= Leontina Vaduva =

Romanian soprano (born 1960)

Leontina Văduva (born 1 December 1960) is a Romanian soprano. Born in Roșiile, she studied at the Bucharest Conservatory with Ileana Cotrubaș, and debuted in the title role of Manon at Toulouse in 1987. A recipient of the Laurence Olivier Opera Award, she has often appeared at Covent Garden, in Rigoletto (opposite Ingvar Wixell and Jerry Hadley, 1989), Carmen (as Micaëla, 1991 and 1994), and Roméo et Juliette (1994). Leontina Vaduva is the daughter of the Romanian popular music singer Maria Ciobanu.

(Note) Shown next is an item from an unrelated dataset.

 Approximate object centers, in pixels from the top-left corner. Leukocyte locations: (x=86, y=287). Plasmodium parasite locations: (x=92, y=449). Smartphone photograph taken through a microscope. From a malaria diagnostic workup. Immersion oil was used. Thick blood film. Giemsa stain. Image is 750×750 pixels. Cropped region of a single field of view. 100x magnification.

In 2000, Vaduva appeared at the Metropolitan Opera, in six performances of La bohème (as Mimì, with Luis Lima). The soprano has also sung with the companies of Buenos Aires, Barcelona, Chicago, Cologne, Vienna, and Paris.

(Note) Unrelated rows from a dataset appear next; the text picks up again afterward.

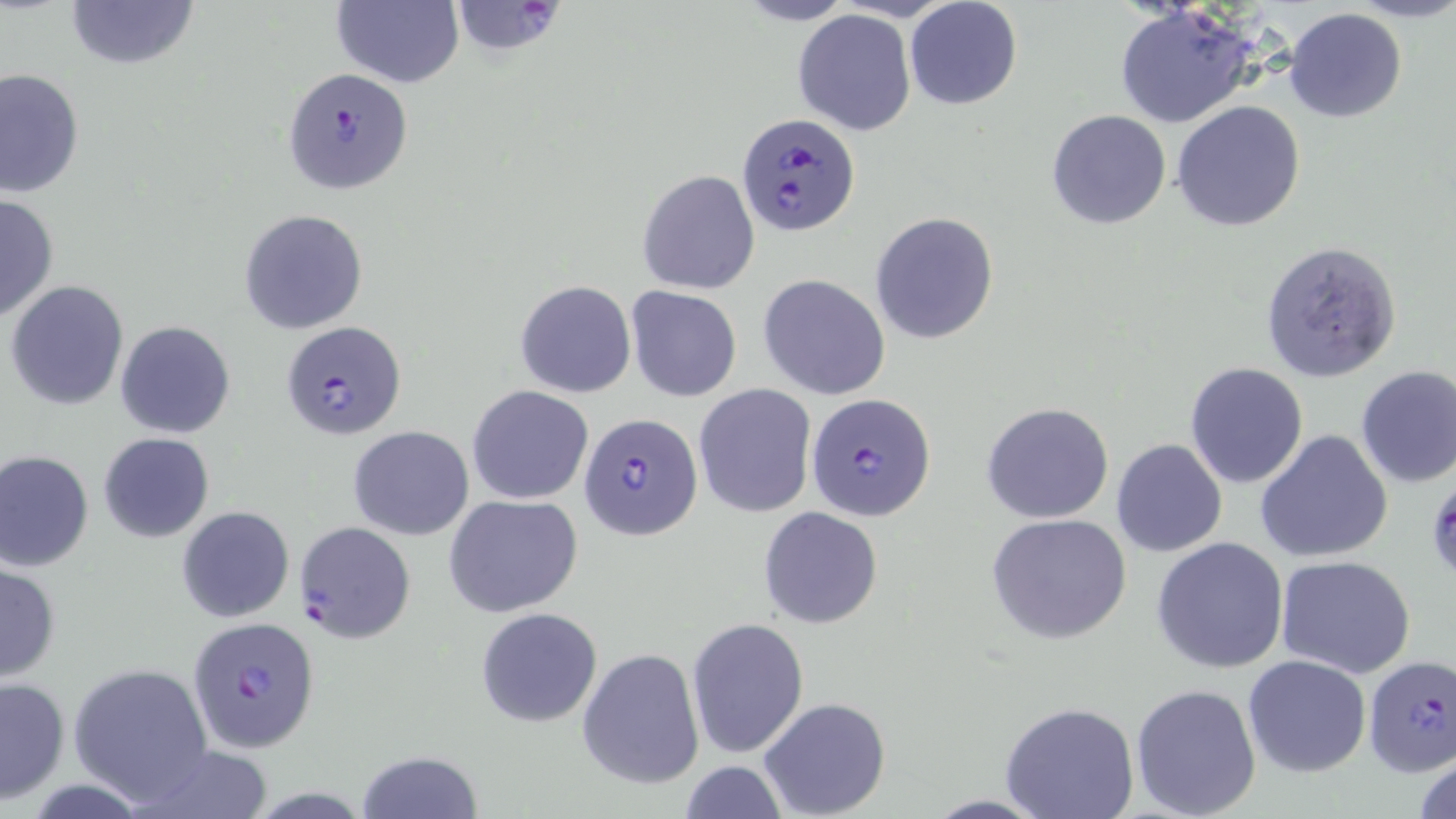

slide-level diagnosis = Plasmodium falciparum
preparation = thin blood film
Plasmodium falciparum-infected red blood cell locations = approximate bounding boxes as (x1, y1, x2, y2) in pixels: (449, 1, 566, 57), (285, 67, 413, 195), (736, 111, 860, 236), (281, 321, 407, 441), (806, 393, 937, 521), (579, 411, 702, 542), (295, 520, 416, 643), (186, 614, 322, 755), (1363, 654, 1456, 776)
uninfected red blood cell locations = approximate bounding boxes as (x1, y1, x2, y2) in pixels: (63, 0, 199, 73), (331, 0, 462, 88), (905, 1, 1023, 111), (1109, 6, 1262, 128), (1283, 7, 1407, 124), (792, 9, 917, 135), (0, 67, 84, 200), (1172, 100, 1306, 232), (1046, 109, 1172, 230), (637, 169, 759, 294), (0, 192, 59, 324), (239, 208, 369, 334), (870, 212, 998, 343), (1260, 239, 1403, 381), (758, 274, 891, 400), (6, 280, 128, 411), (515, 280, 637, 399), (626, 285, 742, 401), (114, 320, 236, 438), (1184, 362, 1309, 487), (1354, 365, 1456, 488), (466, 384, 594, 504), (693, 384, 817, 518), (981, 401, 1114, 523), (348, 426, 475, 540), (1254, 429, 1393, 563), (98, 432, 214, 543), (1111, 438, 1228, 557), (0, 450, 95, 572), (443, 493, 584, 618), (176, 505, 295, 624), (758, 506, 884, 629), (987, 513, 1133, 646), (1152, 536, 1291, 673), (1276, 556, 1419, 679), (1, 559, 62, 682), (475, 606, 604, 728), (685, 618, 811, 761), (576, 647, 705, 788), (1242, 655, 1371, 777), (67, 663, 215, 804), (0, 676, 70, 805), (1130, 683, 1261, 819), (758, 697, 892, 818), (999, 701, 1140, 819), (135, 744, 274, 819), (1412, 748, 1456, 819), (356, 749, 484, 819), (676, 760, 790, 817)
magnification = 1000x
stain = May-Grünwald-Giemsa
image size = 1456×819 pixels
modality = light microscopy
field of view = one of a larger specimen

Her discography includes Rigoletto (1993), Les contes d'Hoffmann (as Antonia, with Roberto Alagna, conducted by Kent Nagano, 1994–96), La bohème (again with Alagna, led by Sir Antonio Pappano, 1995), and an album of "Opera Arias," conducted by Plácido Domingo (1997). Especially noteworthy is her DVD of Roméo et Juliette, with Alagna, conducted by Sir Charles Mackerras and directed by Nicolas Joël (1994).